| Exercise |
Lay out the records as a two-column CSV with the headers record and answer, one row per record, each field in quotation marks and with line breaks turned into spaces. Begin at the line that has "Looking at the scene, would", continue through the end of the records, and leave out the pictures.

| Given data |
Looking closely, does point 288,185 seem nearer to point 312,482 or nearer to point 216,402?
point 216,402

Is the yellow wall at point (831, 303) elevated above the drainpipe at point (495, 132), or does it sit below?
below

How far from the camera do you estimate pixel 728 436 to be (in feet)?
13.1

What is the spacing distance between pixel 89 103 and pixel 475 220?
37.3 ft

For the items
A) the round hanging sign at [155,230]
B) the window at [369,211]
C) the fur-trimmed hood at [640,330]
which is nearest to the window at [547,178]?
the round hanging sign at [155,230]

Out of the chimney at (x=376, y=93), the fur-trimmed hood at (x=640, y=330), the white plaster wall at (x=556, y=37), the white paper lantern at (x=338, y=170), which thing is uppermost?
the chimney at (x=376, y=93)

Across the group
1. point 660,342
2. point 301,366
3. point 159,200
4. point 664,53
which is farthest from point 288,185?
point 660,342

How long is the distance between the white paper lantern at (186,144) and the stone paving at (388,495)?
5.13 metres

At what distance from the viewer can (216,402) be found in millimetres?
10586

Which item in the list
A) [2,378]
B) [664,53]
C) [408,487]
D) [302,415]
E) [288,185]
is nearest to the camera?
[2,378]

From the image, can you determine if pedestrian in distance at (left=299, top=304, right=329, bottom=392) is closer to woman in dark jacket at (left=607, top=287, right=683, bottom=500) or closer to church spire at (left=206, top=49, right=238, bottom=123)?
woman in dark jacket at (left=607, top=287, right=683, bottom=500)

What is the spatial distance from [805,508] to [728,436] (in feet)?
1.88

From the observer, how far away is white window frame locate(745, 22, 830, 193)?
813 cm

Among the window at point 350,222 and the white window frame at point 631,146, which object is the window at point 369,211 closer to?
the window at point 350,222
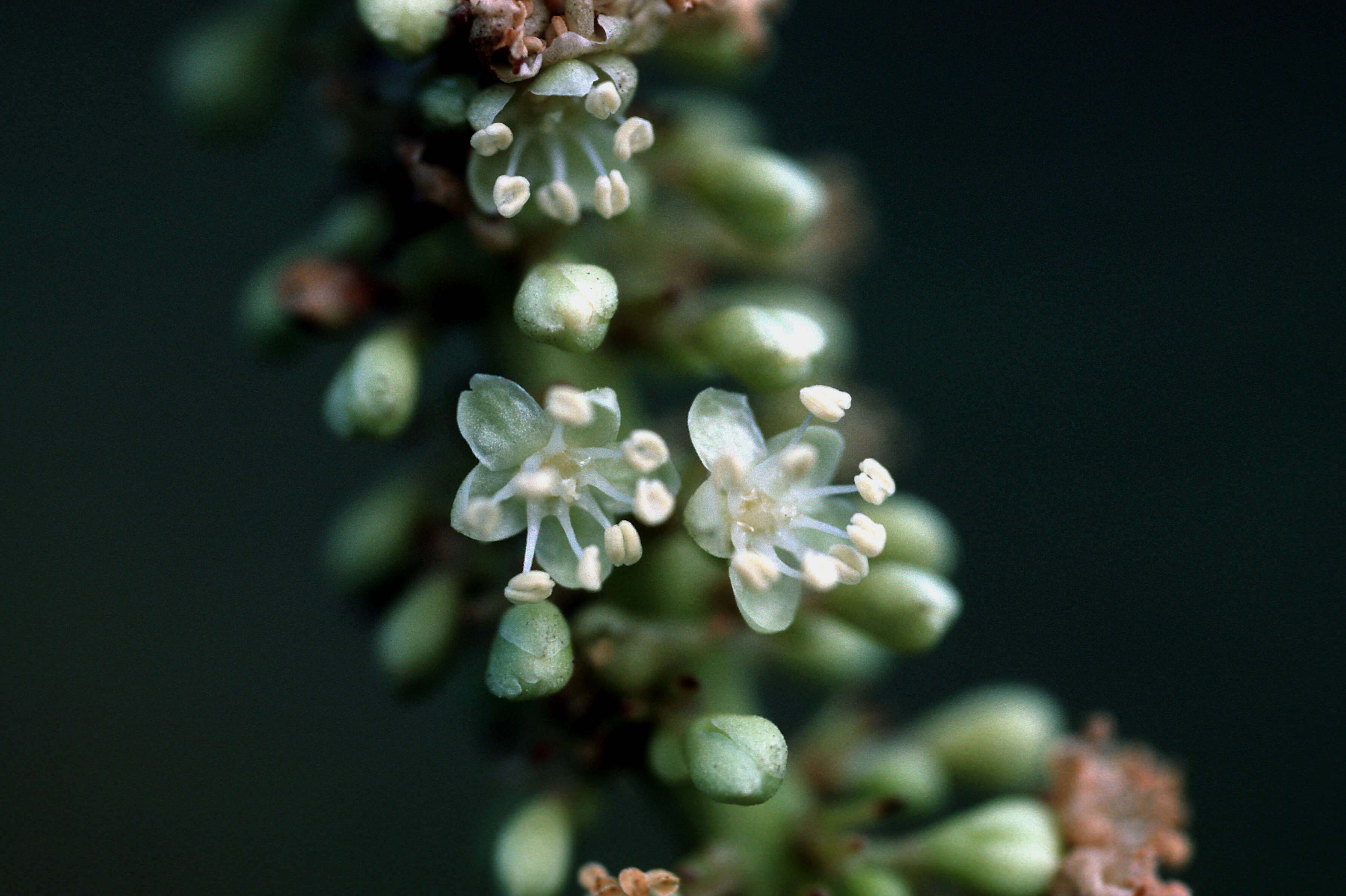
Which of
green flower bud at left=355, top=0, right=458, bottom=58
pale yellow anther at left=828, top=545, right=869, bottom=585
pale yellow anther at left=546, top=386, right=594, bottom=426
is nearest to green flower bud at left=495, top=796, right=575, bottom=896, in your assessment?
pale yellow anther at left=828, top=545, right=869, bottom=585

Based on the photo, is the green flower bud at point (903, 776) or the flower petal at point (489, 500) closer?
the flower petal at point (489, 500)

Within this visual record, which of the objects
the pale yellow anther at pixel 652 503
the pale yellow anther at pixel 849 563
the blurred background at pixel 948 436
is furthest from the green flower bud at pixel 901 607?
the blurred background at pixel 948 436

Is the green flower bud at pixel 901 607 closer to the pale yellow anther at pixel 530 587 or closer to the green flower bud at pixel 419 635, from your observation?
the pale yellow anther at pixel 530 587

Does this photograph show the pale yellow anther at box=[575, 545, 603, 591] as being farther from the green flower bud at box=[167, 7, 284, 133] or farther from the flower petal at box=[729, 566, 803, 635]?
the green flower bud at box=[167, 7, 284, 133]

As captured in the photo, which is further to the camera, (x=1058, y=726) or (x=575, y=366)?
(x=1058, y=726)

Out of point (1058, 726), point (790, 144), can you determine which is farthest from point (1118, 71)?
point (1058, 726)

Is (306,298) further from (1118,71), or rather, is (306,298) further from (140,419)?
(1118,71)
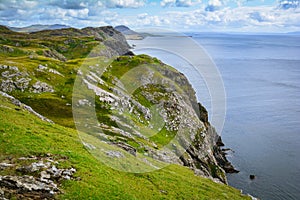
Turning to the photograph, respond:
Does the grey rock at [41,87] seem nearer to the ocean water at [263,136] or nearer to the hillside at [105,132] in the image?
the hillside at [105,132]

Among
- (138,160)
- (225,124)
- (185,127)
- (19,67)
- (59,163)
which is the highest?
(19,67)

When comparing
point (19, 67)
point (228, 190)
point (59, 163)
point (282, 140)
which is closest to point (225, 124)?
point (282, 140)

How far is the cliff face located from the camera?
4889cm

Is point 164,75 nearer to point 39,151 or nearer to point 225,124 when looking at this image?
point 225,124

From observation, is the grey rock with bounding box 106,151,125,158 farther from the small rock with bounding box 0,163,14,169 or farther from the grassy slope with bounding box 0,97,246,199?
the small rock with bounding box 0,163,14,169

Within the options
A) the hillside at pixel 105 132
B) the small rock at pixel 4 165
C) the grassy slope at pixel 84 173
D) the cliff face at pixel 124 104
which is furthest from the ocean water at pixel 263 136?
the small rock at pixel 4 165

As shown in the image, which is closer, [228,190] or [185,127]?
[228,190]

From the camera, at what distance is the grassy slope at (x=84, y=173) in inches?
982

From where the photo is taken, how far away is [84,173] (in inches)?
1029

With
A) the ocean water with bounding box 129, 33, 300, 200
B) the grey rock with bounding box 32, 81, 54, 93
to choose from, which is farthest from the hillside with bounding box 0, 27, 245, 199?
the ocean water with bounding box 129, 33, 300, 200

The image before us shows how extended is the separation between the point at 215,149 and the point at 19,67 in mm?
63130

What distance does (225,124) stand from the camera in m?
120

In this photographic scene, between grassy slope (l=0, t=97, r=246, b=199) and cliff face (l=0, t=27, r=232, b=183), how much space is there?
396 centimetres

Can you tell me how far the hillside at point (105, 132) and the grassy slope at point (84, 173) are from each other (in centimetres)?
10
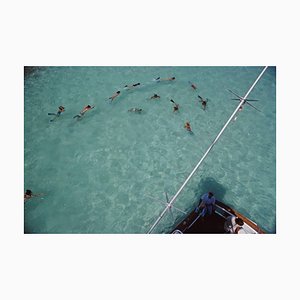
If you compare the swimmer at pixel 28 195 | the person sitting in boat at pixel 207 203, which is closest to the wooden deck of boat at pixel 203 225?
the person sitting in boat at pixel 207 203

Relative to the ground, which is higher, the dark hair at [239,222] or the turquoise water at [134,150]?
the turquoise water at [134,150]

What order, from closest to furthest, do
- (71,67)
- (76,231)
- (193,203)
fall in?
(76,231)
(193,203)
(71,67)

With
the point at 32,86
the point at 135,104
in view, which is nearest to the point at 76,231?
the point at 135,104

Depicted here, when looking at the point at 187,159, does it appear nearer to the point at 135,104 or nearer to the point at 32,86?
the point at 135,104

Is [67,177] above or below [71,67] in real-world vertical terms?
below

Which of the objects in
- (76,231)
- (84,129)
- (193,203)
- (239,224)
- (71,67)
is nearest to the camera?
(239,224)

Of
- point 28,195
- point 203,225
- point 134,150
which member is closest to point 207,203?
point 203,225

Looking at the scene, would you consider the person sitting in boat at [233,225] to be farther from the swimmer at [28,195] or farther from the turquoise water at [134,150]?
the swimmer at [28,195]

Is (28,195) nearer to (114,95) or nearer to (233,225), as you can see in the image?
(114,95)
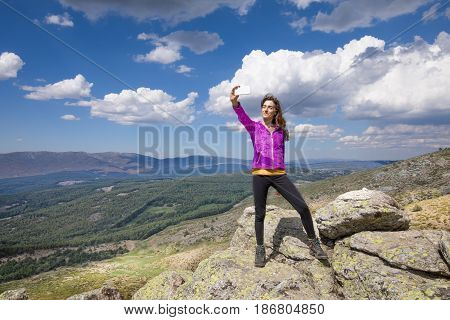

| Final result |
record,answer
"Looking at the scene, would you consider the person sitting in boat at [233,225] to be farther from the swimmer at [28,195] or farther from the turquoise water at [134,150]?","the swimmer at [28,195]"
"Is (28,195) nearer to (114,95) or nearer to (233,225), as you can see in the image?","(114,95)"